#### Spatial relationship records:
<<<<
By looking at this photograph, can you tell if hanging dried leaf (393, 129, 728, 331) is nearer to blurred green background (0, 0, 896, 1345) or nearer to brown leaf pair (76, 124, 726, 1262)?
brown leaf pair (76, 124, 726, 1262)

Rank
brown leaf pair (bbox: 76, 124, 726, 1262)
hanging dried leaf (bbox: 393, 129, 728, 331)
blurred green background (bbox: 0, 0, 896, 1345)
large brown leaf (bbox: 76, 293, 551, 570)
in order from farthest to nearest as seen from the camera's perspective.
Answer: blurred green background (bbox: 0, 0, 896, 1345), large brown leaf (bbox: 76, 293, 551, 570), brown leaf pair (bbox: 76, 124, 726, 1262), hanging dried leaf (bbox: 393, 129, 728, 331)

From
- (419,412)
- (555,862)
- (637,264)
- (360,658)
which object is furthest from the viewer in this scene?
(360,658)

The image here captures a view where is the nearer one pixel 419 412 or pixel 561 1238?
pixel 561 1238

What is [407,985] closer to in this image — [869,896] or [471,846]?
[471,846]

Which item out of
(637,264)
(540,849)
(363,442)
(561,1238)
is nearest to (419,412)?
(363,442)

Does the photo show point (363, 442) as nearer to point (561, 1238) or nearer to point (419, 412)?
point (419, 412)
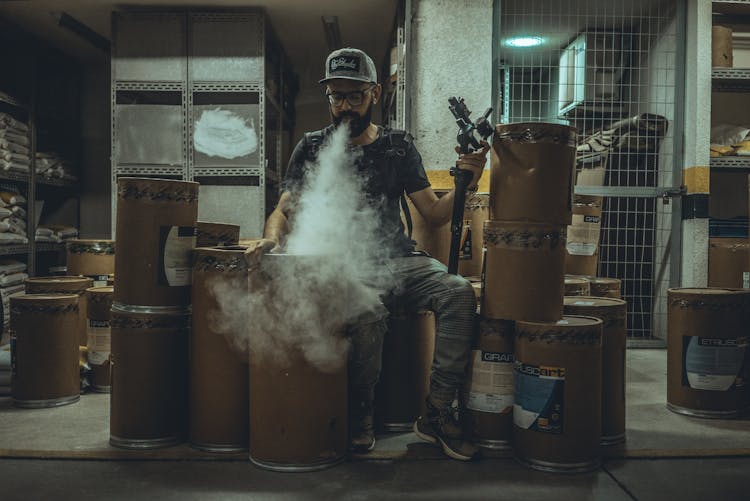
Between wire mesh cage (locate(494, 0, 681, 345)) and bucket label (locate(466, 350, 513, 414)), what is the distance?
242 cm

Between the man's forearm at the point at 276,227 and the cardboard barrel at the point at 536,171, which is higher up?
the cardboard barrel at the point at 536,171

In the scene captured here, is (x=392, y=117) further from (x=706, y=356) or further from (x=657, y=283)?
(x=706, y=356)

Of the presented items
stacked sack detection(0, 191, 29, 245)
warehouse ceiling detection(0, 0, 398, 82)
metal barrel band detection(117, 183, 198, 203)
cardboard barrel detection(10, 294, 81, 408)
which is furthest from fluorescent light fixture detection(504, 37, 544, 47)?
stacked sack detection(0, 191, 29, 245)

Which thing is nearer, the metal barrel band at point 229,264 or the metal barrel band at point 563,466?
the metal barrel band at point 563,466

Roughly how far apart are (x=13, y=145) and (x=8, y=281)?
1050 millimetres

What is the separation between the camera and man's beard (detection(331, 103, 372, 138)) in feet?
8.14

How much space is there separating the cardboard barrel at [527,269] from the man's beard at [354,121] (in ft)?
2.26

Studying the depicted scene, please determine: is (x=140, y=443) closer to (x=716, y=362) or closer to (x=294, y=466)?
(x=294, y=466)

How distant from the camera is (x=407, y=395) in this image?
252 cm

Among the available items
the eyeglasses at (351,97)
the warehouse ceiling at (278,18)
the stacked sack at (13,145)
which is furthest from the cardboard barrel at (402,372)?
the stacked sack at (13,145)

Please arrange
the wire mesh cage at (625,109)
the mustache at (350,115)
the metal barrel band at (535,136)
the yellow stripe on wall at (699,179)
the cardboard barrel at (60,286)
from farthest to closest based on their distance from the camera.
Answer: the wire mesh cage at (625,109) → the yellow stripe on wall at (699,179) → the cardboard barrel at (60,286) → the mustache at (350,115) → the metal barrel band at (535,136)

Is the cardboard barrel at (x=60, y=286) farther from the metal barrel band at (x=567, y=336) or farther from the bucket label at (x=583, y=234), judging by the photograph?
the bucket label at (x=583, y=234)

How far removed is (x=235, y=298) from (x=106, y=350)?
1.26m

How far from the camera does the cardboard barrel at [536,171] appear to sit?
6.98 ft
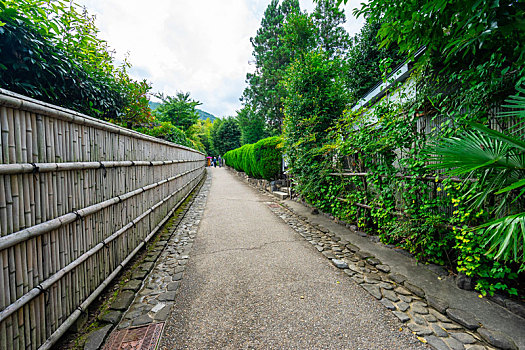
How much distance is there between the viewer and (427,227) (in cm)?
282

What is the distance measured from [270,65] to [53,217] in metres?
23.7

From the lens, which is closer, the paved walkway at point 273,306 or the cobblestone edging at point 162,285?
the paved walkway at point 273,306

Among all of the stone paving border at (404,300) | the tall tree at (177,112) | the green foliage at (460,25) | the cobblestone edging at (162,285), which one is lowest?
the cobblestone edging at (162,285)

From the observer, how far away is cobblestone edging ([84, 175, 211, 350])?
2.09m

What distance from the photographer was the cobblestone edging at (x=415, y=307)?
1808mm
>>>>
#### Written instruction:
Every line from the one containing "How much distance" through the last line of the entries must be written out verbatim, and no other line.

#### Response to this task:
How much distance is there between the viewer and (427,227) (in cm)?
282

What is the distance measured from [270,65] to [53,217] in metres?
23.7

From the lens, which is closer, the paved walkway at point 273,306 or the cobblestone edging at point 162,285?
the paved walkway at point 273,306

Among all of the stone paving border at (404,300) | the tall tree at (177,112) | the green foliage at (460,25) | the cobblestone edging at (162,285), which one is lowest?
the cobblestone edging at (162,285)

From the observer, how far away is cobblestone edging ([84, 175, 211, 350])?
2.09m

What distance from the photographer was the cobblestone edging at (x=415, y=307)?
1808mm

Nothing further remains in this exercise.